Thank you exchemist. Let me answer in two parts.
Firstly, in each of Matthews posts he made it clear, from the outset, that he was not talking about ID as promoted by the Discovery Institute. I felt I had highlighted this in my questioning of Fraggle Rock's post. I share your distaste for the 'work' of the Discovery Institute. I felt that you - and possibly Origin and Daecon too - appeared to have allowed that distaste to produce an emotional response to the very mention of intelligent design, rather than a calm consideration of what Matthew was saying. I am happy to have a conversation around the topic, as long as we agree - as you have done - that this has nothing to do with religion.
When I first visited this forum, or it may have been another one (I've been away for ages!) I seem to recall a member arguing that there was a difference between Intelligent Design and intelligent design. He wanted to restrict the former to the fundamentalist, religious view and the latter (in lower case) to the possibility of some type of intervention by some completely natural agency. That seems to me a useful distinction.
Now, before I answer your question a couple of clarifications. Firstly, I have no idea what Matthews ideas about intelligent design are, other than his clearly stated view that is has nothing to do with the supernatural. Secondly, I have no set view on the likelihood of there being any form of intelligent design, I just find the possibility interesting.
So, to the discussion. You state "I would still contend that anyone who posits artificial intervention by an outside agent in the natural working of earthly biology - if that is what you mean by ID - needs evidence for this hypothesis."
I am not at the stage of positing such intervention. I am asking a more basic question. "If such intervention had occurred, would we be able to recognize it and by what means?" Research on the mechanisms and paths of evolution are ongoing. There is much that we have yet to discover. I imagine, a century from now, we would be astounded by the level of detail we have achieved. And in that world, probably, there will not even a hint of intelligent design.
However, two points - such intervention is, in my view imminently plausible and if it did occur, would be of enormous significance. And, if we don't look for it, our chances of finding evidence for it is greatly diminished.
You then ask what is, for me, the key question: ".... what evidence do you think there could be - i.e. what research programme could be envisaged to detect it - for such a thing?"
That is exactly the point I am at. How might we go about investigating the possibility? I don't know. It is not something I have given a lot of thought to, but I don't think the possibility should be rejected out of hand, especially through the strawman of attaching intelligent design to religion.

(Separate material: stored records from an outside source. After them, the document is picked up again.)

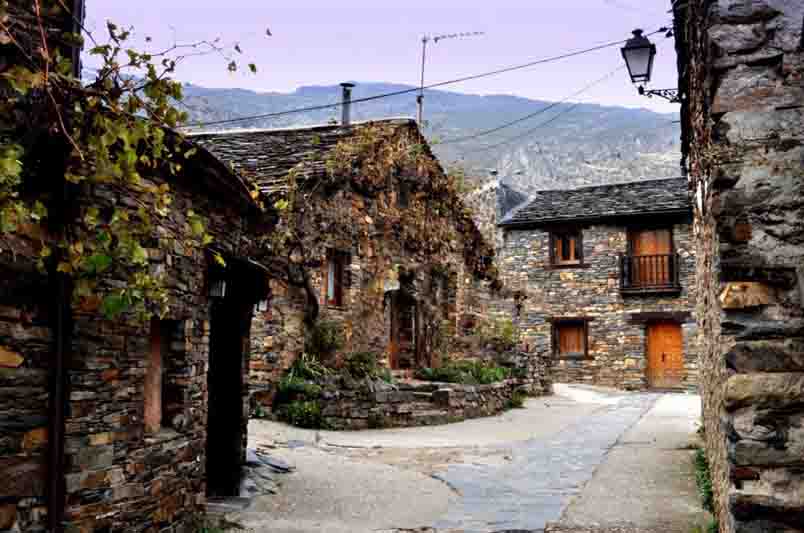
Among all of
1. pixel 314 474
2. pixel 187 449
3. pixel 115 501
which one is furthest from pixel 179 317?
pixel 314 474

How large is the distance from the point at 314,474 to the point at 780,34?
6448mm

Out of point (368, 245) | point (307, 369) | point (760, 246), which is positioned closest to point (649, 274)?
point (368, 245)

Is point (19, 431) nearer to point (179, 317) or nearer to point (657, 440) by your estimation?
point (179, 317)

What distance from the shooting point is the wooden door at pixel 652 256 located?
76.5 ft

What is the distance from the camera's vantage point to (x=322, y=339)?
43.8ft

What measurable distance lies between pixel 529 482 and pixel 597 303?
16600mm

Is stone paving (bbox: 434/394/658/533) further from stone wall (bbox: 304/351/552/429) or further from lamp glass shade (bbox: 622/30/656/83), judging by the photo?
lamp glass shade (bbox: 622/30/656/83)

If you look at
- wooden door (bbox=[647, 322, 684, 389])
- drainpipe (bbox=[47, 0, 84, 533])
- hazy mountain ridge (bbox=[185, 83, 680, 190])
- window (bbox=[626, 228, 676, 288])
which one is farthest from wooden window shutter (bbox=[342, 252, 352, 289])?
hazy mountain ridge (bbox=[185, 83, 680, 190])

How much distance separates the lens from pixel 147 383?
5848 millimetres

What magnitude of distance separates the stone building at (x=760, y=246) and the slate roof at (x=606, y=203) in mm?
19687

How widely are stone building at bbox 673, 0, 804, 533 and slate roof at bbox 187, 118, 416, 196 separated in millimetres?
8701

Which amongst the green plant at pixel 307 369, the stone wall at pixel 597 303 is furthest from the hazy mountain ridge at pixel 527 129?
the green plant at pixel 307 369

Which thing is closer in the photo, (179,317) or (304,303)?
(179,317)

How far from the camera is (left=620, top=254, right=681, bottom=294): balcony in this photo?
2302 centimetres
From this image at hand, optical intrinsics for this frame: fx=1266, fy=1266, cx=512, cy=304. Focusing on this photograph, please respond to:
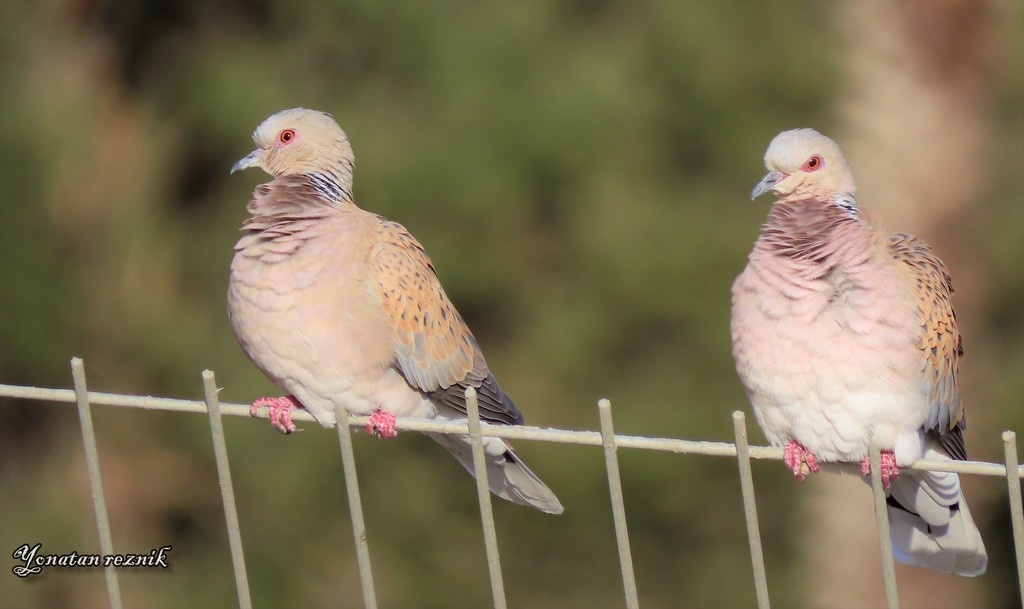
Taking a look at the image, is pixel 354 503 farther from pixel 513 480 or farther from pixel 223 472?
pixel 513 480

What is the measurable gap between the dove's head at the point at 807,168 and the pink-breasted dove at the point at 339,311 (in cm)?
96

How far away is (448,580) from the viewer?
7.27 meters

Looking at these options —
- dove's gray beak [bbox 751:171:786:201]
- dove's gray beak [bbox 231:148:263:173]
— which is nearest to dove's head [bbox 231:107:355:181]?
dove's gray beak [bbox 231:148:263:173]

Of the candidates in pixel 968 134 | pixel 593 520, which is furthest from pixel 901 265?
pixel 593 520

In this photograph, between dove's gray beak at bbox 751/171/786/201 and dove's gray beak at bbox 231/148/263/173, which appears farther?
dove's gray beak at bbox 231/148/263/173

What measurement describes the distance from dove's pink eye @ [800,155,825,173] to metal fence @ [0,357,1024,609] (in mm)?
1143

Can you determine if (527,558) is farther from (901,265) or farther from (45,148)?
(901,265)

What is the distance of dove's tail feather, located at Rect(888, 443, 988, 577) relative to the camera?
10.8ft

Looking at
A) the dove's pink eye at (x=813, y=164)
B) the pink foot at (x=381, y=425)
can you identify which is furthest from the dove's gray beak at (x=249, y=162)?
the dove's pink eye at (x=813, y=164)

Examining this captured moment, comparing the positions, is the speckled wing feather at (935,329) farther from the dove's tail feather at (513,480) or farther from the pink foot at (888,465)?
the dove's tail feather at (513,480)

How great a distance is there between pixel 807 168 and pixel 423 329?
1.11 m

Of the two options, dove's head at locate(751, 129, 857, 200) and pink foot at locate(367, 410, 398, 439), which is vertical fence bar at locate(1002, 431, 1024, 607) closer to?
dove's head at locate(751, 129, 857, 200)

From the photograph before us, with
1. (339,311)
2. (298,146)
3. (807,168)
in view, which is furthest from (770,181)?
(298,146)

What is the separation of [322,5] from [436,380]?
478 cm
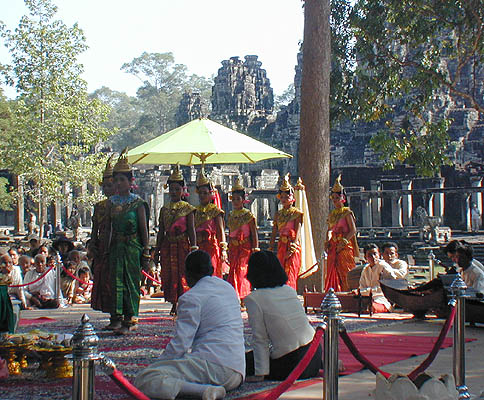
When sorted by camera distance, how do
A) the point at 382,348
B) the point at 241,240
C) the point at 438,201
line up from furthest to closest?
1. the point at 438,201
2. the point at 241,240
3. the point at 382,348

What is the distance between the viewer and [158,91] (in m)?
84.5

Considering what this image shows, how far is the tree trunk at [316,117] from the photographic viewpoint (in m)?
11.6

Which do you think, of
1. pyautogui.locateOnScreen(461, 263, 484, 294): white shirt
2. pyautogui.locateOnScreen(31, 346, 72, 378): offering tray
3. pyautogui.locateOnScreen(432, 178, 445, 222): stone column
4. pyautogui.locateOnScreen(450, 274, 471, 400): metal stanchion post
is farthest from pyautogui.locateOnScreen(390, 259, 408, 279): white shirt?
Answer: pyautogui.locateOnScreen(432, 178, 445, 222): stone column

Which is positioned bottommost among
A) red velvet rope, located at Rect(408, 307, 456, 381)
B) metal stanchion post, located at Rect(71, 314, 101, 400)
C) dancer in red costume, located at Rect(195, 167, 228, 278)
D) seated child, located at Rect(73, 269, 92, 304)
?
seated child, located at Rect(73, 269, 92, 304)

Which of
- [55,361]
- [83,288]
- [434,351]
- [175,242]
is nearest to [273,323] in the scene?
[434,351]

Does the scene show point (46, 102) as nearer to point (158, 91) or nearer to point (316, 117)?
point (316, 117)

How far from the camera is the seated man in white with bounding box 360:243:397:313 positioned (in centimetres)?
916

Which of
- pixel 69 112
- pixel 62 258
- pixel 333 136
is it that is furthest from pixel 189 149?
pixel 333 136

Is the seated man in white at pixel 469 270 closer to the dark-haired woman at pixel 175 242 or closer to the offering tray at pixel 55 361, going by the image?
the dark-haired woman at pixel 175 242

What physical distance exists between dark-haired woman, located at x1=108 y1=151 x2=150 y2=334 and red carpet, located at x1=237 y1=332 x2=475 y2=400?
7.18ft

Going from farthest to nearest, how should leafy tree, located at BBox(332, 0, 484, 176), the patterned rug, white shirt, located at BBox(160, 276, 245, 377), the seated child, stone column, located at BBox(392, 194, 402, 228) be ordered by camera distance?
stone column, located at BBox(392, 194, 402, 228) → leafy tree, located at BBox(332, 0, 484, 176) → the seated child → the patterned rug → white shirt, located at BBox(160, 276, 245, 377)

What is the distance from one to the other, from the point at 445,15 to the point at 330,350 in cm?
1134

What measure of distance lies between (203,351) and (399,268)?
542 cm

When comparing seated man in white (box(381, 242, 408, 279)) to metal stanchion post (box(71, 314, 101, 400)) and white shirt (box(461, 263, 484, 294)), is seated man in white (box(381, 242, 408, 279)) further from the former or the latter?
metal stanchion post (box(71, 314, 101, 400))
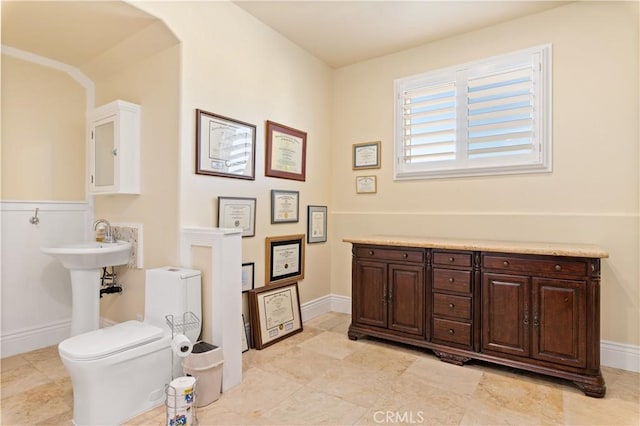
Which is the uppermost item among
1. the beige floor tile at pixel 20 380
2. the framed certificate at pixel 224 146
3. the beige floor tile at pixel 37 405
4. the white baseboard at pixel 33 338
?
the framed certificate at pixel 224 146

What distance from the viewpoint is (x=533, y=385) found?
2279mm

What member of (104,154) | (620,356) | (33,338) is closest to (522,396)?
(620,356)

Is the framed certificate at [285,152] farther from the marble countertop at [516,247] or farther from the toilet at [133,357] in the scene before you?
the toilet at [133,357]

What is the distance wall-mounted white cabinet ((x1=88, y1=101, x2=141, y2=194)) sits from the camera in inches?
104

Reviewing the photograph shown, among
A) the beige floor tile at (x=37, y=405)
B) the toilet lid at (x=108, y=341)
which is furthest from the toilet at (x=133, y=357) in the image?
the beige floor tile at (x=37, y=405)

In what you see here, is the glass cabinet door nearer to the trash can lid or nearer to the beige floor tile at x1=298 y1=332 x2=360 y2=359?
the trash can lid

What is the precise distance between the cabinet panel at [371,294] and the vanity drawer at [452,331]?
16.8 inches

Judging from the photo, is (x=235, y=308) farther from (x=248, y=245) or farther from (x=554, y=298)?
(x=554, y=298)

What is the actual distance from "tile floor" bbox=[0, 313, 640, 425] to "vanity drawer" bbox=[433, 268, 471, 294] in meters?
0.56

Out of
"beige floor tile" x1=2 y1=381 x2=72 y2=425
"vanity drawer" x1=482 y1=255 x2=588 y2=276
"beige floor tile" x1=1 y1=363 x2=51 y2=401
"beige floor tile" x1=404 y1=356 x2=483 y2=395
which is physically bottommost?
"beige floor tile" x1=2 y1=381 x2=72 y2=425

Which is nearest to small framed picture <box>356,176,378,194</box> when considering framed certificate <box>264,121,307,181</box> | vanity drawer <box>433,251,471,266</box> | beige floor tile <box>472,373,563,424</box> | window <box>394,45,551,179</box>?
window <box>394,45,551,179</box>

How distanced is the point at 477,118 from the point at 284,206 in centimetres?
192

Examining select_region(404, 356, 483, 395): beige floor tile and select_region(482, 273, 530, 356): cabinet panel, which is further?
select_region(482, 273, 530, 356): cabinet panel

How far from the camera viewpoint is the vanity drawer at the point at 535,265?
222 centimetres
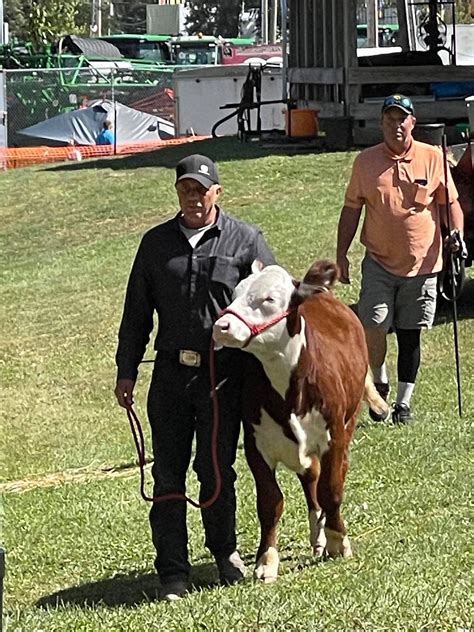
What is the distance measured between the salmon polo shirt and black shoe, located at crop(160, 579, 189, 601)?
3.74 meters

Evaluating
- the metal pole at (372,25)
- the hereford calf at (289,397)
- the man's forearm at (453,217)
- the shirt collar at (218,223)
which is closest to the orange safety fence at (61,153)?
the metal pole at (372,25)

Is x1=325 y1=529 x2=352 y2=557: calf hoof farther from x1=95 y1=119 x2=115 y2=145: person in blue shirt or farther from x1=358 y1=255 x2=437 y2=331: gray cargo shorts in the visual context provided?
x1=95 y1=119 x2=115 y2=145: person in blue shirt

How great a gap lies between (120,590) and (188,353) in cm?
138

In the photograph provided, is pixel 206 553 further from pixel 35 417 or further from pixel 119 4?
pixel 119 4

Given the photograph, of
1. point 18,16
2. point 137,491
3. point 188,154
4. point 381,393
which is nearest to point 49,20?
point 18,16

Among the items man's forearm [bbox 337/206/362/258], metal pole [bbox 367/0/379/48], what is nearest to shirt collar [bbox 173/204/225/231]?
man's forearm [bbox 337/206/362/258]

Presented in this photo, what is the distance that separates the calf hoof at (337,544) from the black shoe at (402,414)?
3.14m

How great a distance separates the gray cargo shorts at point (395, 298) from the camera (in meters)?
9.71

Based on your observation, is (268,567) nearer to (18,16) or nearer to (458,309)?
(458,309)

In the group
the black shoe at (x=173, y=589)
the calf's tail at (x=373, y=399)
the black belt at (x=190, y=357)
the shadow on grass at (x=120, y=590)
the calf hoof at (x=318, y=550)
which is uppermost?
the black belt at (x=190, y=357)

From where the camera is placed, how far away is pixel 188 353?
6.43 metres

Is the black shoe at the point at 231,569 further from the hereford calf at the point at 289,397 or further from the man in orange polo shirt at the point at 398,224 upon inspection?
the man in orange polo shirt at the point at 398,224

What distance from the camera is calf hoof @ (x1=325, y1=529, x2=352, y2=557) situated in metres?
6.81

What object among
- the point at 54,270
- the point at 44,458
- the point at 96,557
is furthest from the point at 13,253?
the point at 96,557
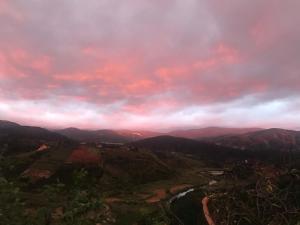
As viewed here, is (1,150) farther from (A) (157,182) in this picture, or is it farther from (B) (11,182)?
(A) (157,182)

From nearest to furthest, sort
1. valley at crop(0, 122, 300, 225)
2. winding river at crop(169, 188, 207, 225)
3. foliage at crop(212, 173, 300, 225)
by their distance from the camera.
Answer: foliage at crop(212, 173, 300, 225) → valley at crop(0, 122, 300, 225) → winding river at crop(169, 188, 207, 225)

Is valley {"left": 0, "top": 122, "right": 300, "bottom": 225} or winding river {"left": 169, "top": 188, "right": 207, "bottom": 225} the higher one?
valley {"left": 0, "top": 122, "right": 300, "bottom": 225}

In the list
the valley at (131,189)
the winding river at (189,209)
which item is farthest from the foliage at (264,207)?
the winding river at (189,209)

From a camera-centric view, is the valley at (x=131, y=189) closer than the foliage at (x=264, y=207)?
No

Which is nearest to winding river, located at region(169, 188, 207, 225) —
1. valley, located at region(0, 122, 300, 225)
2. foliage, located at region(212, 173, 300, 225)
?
valley, located at region(0, 122, 300, 225)

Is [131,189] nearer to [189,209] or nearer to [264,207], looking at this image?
[189,209]

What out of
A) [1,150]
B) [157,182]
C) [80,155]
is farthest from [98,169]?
[1,150]

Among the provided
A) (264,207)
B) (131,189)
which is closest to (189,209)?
(131,189)

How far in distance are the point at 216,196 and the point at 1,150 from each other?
24.0ft

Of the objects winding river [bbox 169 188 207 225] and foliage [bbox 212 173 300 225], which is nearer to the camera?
foliage [bbox 212 173 300 225]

I hope that makes my position on this clear. I'll be happy to address any points, or questions you have.
Yes, thank you, I think I understand your position.
This question, of how one could reliably detect "design" in nature first arose from the famous watchmaker analogy by William Paley, a c.18th Anglican clergyman and academic thinker, that the intricate complexity of nature was evidence of (in his argument, God's )design. "Suppose I had found a watch upon the ground….."etc. Most scientists and philosophers that have considered this issue have concluded that there is NO means of detecting "design" unambiguously. The reasoning, as I recall, goes something like this.
1) To detect "design", one would have to see something that was definitely "not natural", in other words, something that
could not have arisen by the operation of natural processes.
2) But science has, throughout its history, repeatedly discovered complex things, or processes, for which there was no known natural explanation at the time of discovery - and then, as time goes by, natural mechanisms have been found for them.
3) So by what possible criterion could one identify something in nature for which one could be confident that
no natural explanation would
ever be found in future, as science progresses?
4) The evidence of history is that there seem to be
no such criteria. Any attempts at defining such criteria would - if believed - merely have the effect of stopping research into the topic, i.e. of stopping science, on what would be an essentially arbitrary basis.
At this point it may be worth pausing to consider what science is. "Scientia" means simply "knowledge". What the modern world calls "science" is really short for "natural science", the knowledge of
natural things and processes. It is a search for
natural explanations of phenomena in the physical world around us. As soon as one postulates design in relation to a phenomenon, one is in effect claiming there is an "un-natural" or"super - natural" process at work.
The above is, I believe, is the real reason why so-called "intelligent design" gets short shrift in the science community. I could summarise it as follows:
1) Design can't be defined, so no test for it can be constructed, so it cannot be a scientific approach to the world.
2) Worse, alleging design has the effect of chilling the search for natural explanations, i.e. stopping science itself.